A big thank you must go to Ron Hay for taking time out of a busy schedule to come and speak to our clients. The main point I think investors should take from his presentation is “volatility.” He has been proved right with sharemarkets around the world taking a hammering over the last month. We are fortunate to have access to a firm like Baillieu’s in Australia, as they are “on site” and have direct access to the executives of the companies they are recommending. They have provided sound research over the years, and have picked some very good stocks for our clients.

I try and encourage most investors to get some of their money out of New Zealand.

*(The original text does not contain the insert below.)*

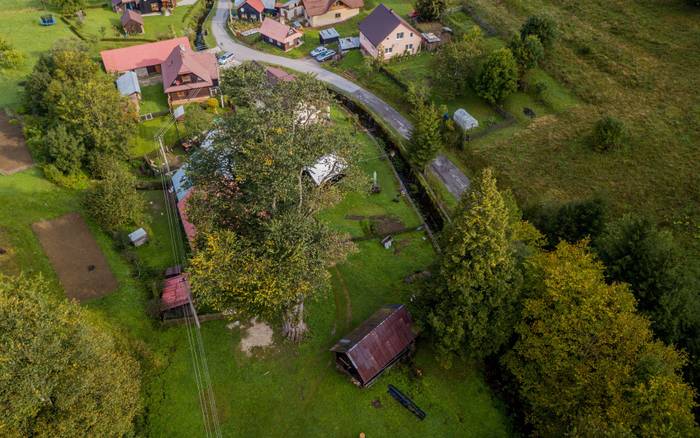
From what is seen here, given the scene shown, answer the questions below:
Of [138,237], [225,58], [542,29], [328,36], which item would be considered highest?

Our market is tiny in comparison to the main global markets, our liquidity (the ability to buy and sell easily) is lower, and we don’t have access to as many sectors (minerals, emerging markets, healthcare, IT, and banking) as other markets. My main concern, however, would be if New Zealand suffered a major catastrophic event. Think what would happen to your investment portfolio if Wellington or Auckland was levelled by an earthquake, or, heaven forbid, if foot and mouth disease entered New Zealand. You could be assured your share values would halve overnight, regardless of what companies you held. I view my overseas investments as a simple insurance policy against “NZ Inc” performing poorly.

Some of Ron Hay’s recommendations included:

  • Banking – Commonwealth Bank of Australia, ANZ, National Australia Bank, and Westpac
  • Diversified Resources – BHP and Rio Tinto
  • Retail  – Woolworths and Wesfarmers
  • Building Materials – CSR, ABC and Brickworks
  • Energy – Woodside Petroleum, Origin, Molopo, Orica, and Worley Parsons
  • Education and Information Technology – Seek

 

  • Computershare – the world’s largest share register
  • CSL – pharmaceutical company specialisig in plasma products and vaccines

Short-Selling

Ron Hay was asked a question about short-selling, and the effects it has had on share markets around the world. The practice is illegal in New Zealand, but is common in other markets. Short-selling is a practice whereby you can sell shares you don’t own when you expect prices to fall. A short-seller would typically borrow the shares through a broker, who would be holding the shares for another investor. The investor/broker receives a fee for lending the shares to someone else. The short-seller then sells the shares in the market, waits until their price drops, and then buys them back, returning them to the broker/investor. Their profit is the difference between what they sold them for and what they had to pay to buy them back, minus the fee paid to the broker. It can have a very distortionary effect on markets. Germany has recently banned “naked” short-selling (the seller doesn’t own the shares, and doesn’t borrow them to cover their position) of certain securities.

Shares – Risk – Time

I have fielded a number of calls recently about Telecom and GPG. Anyone who has owned these shares for any length of time will be as disappointed as I am with their seemingly interminable price decline. The question I’m asked the most, unfortunately, is a questions I don’t have the answer to – are they going to recover? Too often I see share investors who shouldn’t own shares in the first place. We all accept that share investments carry risk, however risk is not only a function of the fortunes of the company – it is also a function of the time-frame of the investor. One question share investors need to ask is;

  • Have I got time to ride out the volatility in prices?

The next question you need to ask is:

  • What is the best use of my investment capital from today onwards?

Far too many people refuse to sell a poor-performing investment because they have paid more for it than it is worth today. No matter how hard it is you must take your sunk costs out of the equation. Look at your poor-performing investment and ask if there is something else that will perform better for you.